[start Document]

Nick,
I guess I could be considered your local expert on this subject. I met you a couple months back when I stopped in killing time while Sabic was cutting some plex for me, we sat in the back room while you were doing PWCs
Here is the RC thread I help run on scrubbers (it's long)
http://www.reefcentral.com/forums/s...?t=1977420 and a few reference posts
Basics Write Up - Post #1
Updated Summary - Post #2001-2010 (this is also reposted on here, but it takes forever to load. It is also reposted on several other sites, but RC is the most active)
Quick Troubleshooting - Post #1902
Alternate/Updated Sizing - Post #2723
Here's the site dedicated to scrubbers, managed by Santa Monica, who came up with the concept of the vertical-screen scrubber
http://www.algaescrubber.net/forums/ And he is developing a new device that is set for conceptual release in March or so, he's finishing up patent issues currently and I will be building those when he comes out with the design.
Also, technically the current 'modern' design isn't an Algal Turf Scrubber in the true sense, since "turf" generally means a tougher red or green type of algae. This is what is typically grown in a horizontal dump-style system like Inland Aquatics is famous for, and that is an Walter Adey invention (and is also patented). The vertical design is made to grown GHA which grows much faster and does a much better job of filtering. So 'we' call the current design and Algae Scrubber.
As far as me building the current version, I have been holding off on doing so until the new concept comes out. Bryan (Santa Monica) has touted to me that it will be a major improvement in many ways, and urged me to wait a little bit before going full bore with the current design and making my own line of scrubbers.
W/R to other filtration methods, the Algae Scrubber is fully capable of stand-alone filtration. There has been heated debate in the past regarding the skimmer issue, so on the RC thread you will note that the skimmer vs. scrubber debate is pretty much sidestepped. GFO is an easy one. Algae needs N and P to grow, so if you run GFO you limit P and N uptake will drop. Similarly, if you have a ton of established LR and your N is naturally kept in control, your P uptake will drop. This is actually what I have been experiencing in the Grove & Platt tank for some time(0.09-0.16), although after I reduced the screen size and let the growing cycle go for 10 days versus 7, it has started to drop (0.01 last time I checked).
The skimmer debate is hot, IMO, primarily because people are set in their ways; high-end SPS tank owners seem to be the ones that are most resiliently against scrubbers in this regard, and that is likely because the track record has shown that the most successful SPS tanks are running a monster skimmer which keeps the water really, really clean. Also people with a $5000 skimmer don't like the idea that the skimmer is not the best way to do things. But also because it does work to some extent. That extent has more recently been researched and IMO, the jury is still out. What I can tell you is that from a nutrient export perspective, scrubbers and skimmers do not remove the same things. A skimmer removes organics (food) and a scrubber removes inorganics (waste). This being said, a skimmer essentially strips the tank of all nutrients (food), while a scrubber 'waits' until the nutrients have been broken down, and then it removes the waste. This means that more food is available on a more continuous basis for a longer period of time.

[end Document]
[start Extracted information]

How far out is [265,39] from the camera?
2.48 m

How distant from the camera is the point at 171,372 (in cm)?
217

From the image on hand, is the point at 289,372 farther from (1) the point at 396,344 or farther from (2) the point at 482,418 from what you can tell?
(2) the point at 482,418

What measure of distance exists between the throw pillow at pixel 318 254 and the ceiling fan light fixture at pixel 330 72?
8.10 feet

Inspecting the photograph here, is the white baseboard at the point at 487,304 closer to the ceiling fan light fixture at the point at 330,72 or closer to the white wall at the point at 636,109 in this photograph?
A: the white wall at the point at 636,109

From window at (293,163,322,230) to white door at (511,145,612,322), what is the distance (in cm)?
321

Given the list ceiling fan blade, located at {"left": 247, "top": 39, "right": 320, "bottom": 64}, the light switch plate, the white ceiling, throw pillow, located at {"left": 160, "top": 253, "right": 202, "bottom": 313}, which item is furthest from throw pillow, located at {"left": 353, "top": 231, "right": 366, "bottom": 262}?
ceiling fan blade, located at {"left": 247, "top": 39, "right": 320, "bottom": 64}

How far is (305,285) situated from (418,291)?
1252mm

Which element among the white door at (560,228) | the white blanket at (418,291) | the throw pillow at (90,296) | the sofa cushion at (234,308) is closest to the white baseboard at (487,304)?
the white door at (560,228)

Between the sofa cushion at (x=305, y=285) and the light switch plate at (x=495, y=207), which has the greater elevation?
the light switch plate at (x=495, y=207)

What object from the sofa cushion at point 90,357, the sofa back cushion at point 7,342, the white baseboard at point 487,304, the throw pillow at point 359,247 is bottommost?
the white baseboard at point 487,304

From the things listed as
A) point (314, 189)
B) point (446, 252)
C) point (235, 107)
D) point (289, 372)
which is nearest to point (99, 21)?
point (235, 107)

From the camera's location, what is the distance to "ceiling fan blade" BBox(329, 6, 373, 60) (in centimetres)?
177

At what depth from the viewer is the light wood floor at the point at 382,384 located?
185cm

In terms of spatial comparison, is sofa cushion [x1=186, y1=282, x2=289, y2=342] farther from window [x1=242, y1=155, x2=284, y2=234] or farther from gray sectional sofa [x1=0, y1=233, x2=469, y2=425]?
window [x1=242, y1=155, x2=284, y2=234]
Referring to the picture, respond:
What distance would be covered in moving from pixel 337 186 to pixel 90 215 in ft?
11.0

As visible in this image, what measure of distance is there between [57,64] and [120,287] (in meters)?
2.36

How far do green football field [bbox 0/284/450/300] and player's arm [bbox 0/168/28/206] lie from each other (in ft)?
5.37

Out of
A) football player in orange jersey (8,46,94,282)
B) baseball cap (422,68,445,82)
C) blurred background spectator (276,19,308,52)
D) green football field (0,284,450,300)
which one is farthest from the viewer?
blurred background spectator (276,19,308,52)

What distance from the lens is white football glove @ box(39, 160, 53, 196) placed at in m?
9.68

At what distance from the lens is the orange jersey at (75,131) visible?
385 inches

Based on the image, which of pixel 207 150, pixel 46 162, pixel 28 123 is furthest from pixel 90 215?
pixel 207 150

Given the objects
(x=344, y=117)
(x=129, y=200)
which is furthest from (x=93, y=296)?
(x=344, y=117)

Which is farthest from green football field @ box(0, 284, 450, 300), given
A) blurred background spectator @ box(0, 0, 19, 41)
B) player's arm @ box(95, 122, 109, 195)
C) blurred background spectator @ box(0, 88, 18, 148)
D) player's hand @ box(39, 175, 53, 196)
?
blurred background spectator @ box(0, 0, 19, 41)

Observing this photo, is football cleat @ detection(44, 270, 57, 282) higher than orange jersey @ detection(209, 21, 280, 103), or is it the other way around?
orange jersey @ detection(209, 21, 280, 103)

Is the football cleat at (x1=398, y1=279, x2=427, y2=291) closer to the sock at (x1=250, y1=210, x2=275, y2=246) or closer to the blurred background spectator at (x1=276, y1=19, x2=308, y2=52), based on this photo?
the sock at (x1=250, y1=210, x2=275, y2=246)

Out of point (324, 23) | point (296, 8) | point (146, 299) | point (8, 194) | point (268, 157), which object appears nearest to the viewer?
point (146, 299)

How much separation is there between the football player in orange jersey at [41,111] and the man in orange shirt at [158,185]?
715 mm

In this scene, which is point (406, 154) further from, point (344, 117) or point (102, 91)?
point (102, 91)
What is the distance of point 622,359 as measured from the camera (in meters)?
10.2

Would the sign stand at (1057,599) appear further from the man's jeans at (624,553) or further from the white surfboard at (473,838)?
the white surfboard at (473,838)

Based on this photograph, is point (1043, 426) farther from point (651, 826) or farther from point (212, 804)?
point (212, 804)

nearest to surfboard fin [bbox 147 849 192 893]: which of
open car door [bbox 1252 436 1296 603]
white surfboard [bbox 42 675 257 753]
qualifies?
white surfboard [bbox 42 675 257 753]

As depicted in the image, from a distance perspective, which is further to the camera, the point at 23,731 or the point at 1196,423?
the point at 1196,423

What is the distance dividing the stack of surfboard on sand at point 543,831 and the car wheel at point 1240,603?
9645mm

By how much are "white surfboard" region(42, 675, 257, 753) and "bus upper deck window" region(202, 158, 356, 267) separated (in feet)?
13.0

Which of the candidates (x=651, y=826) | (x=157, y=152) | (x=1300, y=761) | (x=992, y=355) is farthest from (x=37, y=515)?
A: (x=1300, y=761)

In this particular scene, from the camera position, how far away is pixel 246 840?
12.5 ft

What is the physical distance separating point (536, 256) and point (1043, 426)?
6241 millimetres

[end Extracted information]

Exercise instructions |
1) Answer these questions from the algae scrubber post.
(a) Who came up with the concept of the vertical-screen scrubber?
(b) What type of algae is the vertical design made to grow?
(c) What does a skimmer remove, and what does a scrubber remove?
2) Write the next part of the algae scrubber post, starting right after its final sentence.
The data play no role in any of these tasks.

Results in order |
1)
(a) Santa Monica (Bryan).
(b) GHA.
(c) A skimmer removes organics (food), and a scrubber removes inorganics (waste).

2)
Santa Monica runs a 90 gallon tank with 2 100 sq in scrubbers, has mostly SPS, and runs a continuous feed system for a DIY oyster feast, and he's been running the tank for over 3 years without PWCs. He has done many 'experiments' to see what it can handle. In one instance, he wanted to test the effect of Iron overdosing on the system. He incrementally increased the dosage until it got the point where he just dumped in a half gallon of it in one shot. The corals suffered but they eventually all came back (with no PWCs). He also more recently wanted to test the maximum filtering capacity of the dual-scrubber continuous feed system. He calculated the amount of food available on a natural reef and it was some insane amount of food needed - 1 pound of food particles per day per cubic meter, or on a 90 gallon system, 49 cubes of food per day. Right now, he feeds 72 mL/day which equates to 22 cubes per day. 22 cubes per DAY! At one point I think he upped it to about 26 cubes/day and that overwhelmed the scrubber.
I only know of a few people running NPS tanks on scrubbers, but if you think about it, this is where is makes the most sense. NPS corals (and SPS for that matter) need a continous food supply to thrive, just like they do in the wild, especially at night (for SPS too). Feeding this amount of food continuously would mean that you would have a massive upkeep need between changing media, monitoring levels, doing PWCs, you name it. Plus, all of that being done it doing nothing more that stripping the food out of the water before the corals can get to it. With a scrubber (done right) you literally need nothing else.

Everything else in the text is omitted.